Effect of bottom undulation for mitigating wave-induced forces on a floating bridge

Abstract A model for oblique wave interaction with a floating bridge in the presence of a submerged breakwater and a trench is developed. The breakwaters and trenches are considered to be of trapezoidal and circular types. The performance of these undulations in bottom bed are analyzed in detail for reflecting waves and reducing resulting forces on bridge. The analysis is performed by utilizing solutions derived with the aid of modified mild-slope equation in the undulated bottom region and of eigenfunction expansion in uniform bottom region. Significant changes are found in wave reflection and forces due to consideration of these undulations in bottom bed as compared to those in the case of uniform bottom everywhere in fluid region.
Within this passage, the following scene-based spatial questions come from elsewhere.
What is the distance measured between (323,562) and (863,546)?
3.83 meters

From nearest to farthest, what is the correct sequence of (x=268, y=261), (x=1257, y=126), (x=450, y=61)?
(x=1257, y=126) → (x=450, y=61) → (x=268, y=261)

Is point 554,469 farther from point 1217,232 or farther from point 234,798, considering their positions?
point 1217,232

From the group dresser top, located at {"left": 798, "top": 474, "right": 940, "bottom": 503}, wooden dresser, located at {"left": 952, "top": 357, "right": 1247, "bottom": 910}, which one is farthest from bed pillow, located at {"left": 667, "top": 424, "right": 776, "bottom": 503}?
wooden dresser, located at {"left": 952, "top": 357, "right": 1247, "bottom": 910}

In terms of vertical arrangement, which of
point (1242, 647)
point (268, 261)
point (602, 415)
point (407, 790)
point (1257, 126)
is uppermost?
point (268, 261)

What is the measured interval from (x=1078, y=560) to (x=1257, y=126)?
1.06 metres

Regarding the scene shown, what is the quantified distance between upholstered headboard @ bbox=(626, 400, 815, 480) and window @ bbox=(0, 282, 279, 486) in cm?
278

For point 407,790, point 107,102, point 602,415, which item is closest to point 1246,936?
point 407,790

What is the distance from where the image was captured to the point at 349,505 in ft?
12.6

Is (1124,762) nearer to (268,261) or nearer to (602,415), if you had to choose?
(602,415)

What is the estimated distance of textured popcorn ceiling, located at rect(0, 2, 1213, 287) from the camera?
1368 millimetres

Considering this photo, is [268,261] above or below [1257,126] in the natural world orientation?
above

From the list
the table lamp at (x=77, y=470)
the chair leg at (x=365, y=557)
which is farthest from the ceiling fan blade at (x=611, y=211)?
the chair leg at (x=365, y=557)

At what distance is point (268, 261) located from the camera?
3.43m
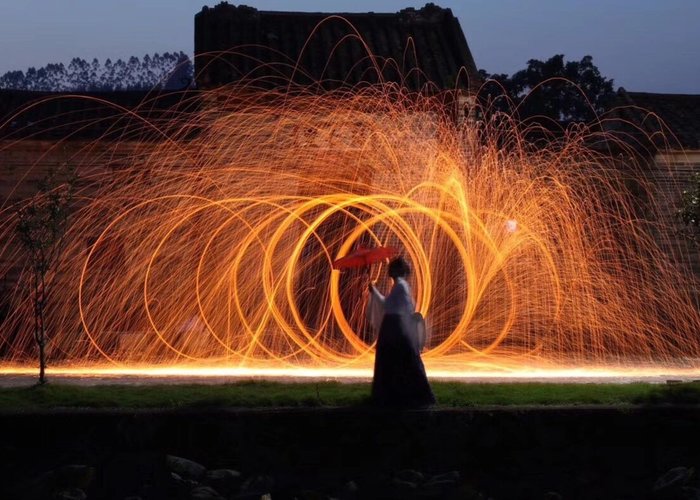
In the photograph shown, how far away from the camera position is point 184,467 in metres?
10.3

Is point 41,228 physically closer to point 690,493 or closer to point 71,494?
point 71,494

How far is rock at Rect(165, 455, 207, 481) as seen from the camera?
10.3 m

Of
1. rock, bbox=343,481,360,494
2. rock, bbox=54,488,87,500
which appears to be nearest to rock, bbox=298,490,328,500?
rock, bbox=343,481,360,494

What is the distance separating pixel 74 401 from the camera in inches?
457

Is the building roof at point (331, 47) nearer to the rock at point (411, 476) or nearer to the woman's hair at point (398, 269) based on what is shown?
the woman's hair at point (398, 269)

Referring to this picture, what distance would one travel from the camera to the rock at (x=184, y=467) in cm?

The present study shows certain range of wave incident angles at which the breakwaters and trenches perform effectively in reflecting waves and thereby reducing forces. A complementary connection is justified between reflection of waves and consequent forces on bridge. Moreover, critical wavenumbers and angles where zero reflection occurs are found in shallow and intermediate water depth. The critical values are found to lead an increase in forces and for these values appropriate gap lengths between bridge and breakwater or trench, width of breakwater and trench are explored. Phase shift in reflection and forces is observed due to the inversion of undulated profiles. Within a periodic value of the distance between the breakwater/trench and the floating bridge, optima in wave reflection occurs. In addition, the maxima in wave reflection is associated with the minima in wave forces acting on the floating bridge. The findings from the present model are likely to be useful in understanding the role of breakwaters and trenches in engineering applications.